---------- SUPPLIED RECORDS ----------

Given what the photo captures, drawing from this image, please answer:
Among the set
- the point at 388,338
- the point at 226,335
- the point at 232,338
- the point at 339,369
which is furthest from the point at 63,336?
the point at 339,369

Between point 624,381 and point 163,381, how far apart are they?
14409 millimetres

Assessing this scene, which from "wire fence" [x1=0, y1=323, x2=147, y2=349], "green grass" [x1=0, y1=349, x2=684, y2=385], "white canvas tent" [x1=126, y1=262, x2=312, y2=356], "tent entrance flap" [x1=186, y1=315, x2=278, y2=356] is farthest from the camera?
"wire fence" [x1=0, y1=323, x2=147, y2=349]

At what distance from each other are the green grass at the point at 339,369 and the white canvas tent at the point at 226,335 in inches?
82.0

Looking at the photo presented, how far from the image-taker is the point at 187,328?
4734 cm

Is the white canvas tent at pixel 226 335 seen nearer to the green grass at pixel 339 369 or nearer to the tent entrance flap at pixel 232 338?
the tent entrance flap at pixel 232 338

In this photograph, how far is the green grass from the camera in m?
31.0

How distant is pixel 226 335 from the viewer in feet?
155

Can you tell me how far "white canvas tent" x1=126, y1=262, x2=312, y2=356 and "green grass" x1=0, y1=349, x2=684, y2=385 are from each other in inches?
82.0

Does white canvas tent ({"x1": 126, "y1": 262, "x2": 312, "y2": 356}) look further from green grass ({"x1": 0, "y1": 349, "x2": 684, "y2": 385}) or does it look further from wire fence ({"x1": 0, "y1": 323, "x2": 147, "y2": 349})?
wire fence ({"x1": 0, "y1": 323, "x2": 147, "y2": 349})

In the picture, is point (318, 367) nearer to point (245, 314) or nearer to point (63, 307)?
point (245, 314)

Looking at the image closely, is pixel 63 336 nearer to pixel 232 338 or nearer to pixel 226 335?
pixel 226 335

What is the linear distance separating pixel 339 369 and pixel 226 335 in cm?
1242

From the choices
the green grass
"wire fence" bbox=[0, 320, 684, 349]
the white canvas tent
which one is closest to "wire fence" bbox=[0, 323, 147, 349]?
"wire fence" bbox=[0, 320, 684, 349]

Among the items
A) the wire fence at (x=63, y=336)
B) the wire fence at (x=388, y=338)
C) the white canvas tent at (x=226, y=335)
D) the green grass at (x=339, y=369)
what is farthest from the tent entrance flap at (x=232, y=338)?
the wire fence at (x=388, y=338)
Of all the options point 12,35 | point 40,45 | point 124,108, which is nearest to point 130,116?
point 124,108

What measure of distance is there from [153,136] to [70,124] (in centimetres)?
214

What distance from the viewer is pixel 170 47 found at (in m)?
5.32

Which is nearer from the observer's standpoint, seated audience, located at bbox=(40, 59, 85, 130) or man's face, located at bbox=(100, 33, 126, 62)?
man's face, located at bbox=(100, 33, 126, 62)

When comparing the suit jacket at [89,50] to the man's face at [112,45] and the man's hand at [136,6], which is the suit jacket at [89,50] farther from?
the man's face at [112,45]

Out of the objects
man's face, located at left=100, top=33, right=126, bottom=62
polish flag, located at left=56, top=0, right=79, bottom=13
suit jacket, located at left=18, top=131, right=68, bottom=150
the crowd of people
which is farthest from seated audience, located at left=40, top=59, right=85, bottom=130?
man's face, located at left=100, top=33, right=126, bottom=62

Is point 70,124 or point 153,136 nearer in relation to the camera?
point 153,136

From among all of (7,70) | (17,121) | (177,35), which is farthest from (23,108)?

----------

> WORK INSTRUCTIONS
Move the stretch from the line containing "Is point 70,124" through the end of the items over here, keeping the requests unchanged and adding -90 to every coordinate in the answers.

> THE RESULT
Is point 70,124 or point 153,136 nearer in relation to the camera?
point 63,46

From among all of (7,70) | (17,121) | (177,35), which is farthest from (23,108)?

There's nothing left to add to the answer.